"""

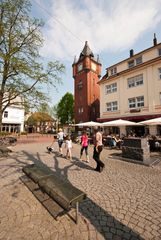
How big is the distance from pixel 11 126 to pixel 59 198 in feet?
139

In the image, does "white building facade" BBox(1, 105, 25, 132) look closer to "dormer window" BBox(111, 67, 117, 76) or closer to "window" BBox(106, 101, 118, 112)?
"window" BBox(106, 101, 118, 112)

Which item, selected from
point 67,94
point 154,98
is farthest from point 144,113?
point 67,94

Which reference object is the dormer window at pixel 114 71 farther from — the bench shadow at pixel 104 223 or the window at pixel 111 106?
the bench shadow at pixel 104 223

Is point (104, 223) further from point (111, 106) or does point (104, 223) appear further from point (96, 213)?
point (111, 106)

"""
"""

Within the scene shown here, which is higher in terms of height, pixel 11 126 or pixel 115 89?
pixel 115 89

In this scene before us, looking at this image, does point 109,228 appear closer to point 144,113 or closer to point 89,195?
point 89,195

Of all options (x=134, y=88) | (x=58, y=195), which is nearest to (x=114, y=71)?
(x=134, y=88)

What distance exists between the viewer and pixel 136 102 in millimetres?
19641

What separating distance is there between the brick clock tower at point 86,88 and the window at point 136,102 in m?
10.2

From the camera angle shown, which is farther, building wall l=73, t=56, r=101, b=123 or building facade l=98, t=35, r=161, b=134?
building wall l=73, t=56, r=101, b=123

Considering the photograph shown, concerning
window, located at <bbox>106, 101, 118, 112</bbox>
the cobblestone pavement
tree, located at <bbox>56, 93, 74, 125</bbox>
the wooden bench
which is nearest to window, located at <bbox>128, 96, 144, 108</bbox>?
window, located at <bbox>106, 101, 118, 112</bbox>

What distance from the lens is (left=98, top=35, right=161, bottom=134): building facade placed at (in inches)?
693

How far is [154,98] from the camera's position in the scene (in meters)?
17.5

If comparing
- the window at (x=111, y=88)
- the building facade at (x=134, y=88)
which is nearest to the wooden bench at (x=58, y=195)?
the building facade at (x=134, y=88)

"""
"""

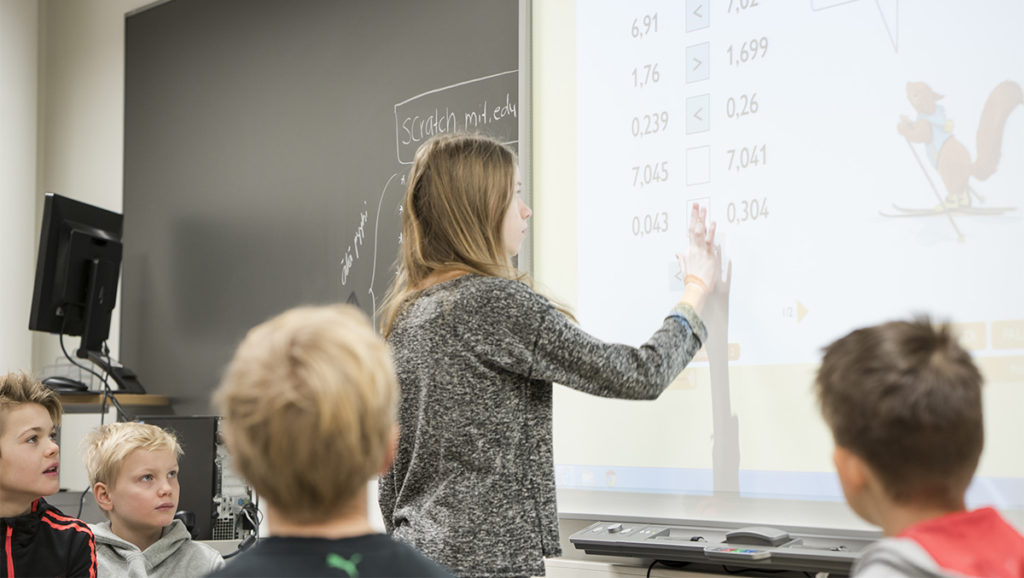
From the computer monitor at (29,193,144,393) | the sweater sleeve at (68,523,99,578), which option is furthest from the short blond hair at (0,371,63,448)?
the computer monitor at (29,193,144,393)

"""

Return every line above that contains the string "closer". Case matters.

PROBLEM SOLUTION
In the image, does "white building facade" BBox(1, 105, 25, 132) look closer to "dormer window" BBox(111, 67, 117, 76) or closer to "window" BBox(106, 101, 118, 112)?
In this scene before us, looking at this image, does point 109,228 appear closer to point 144,113 or closer to point 89,195?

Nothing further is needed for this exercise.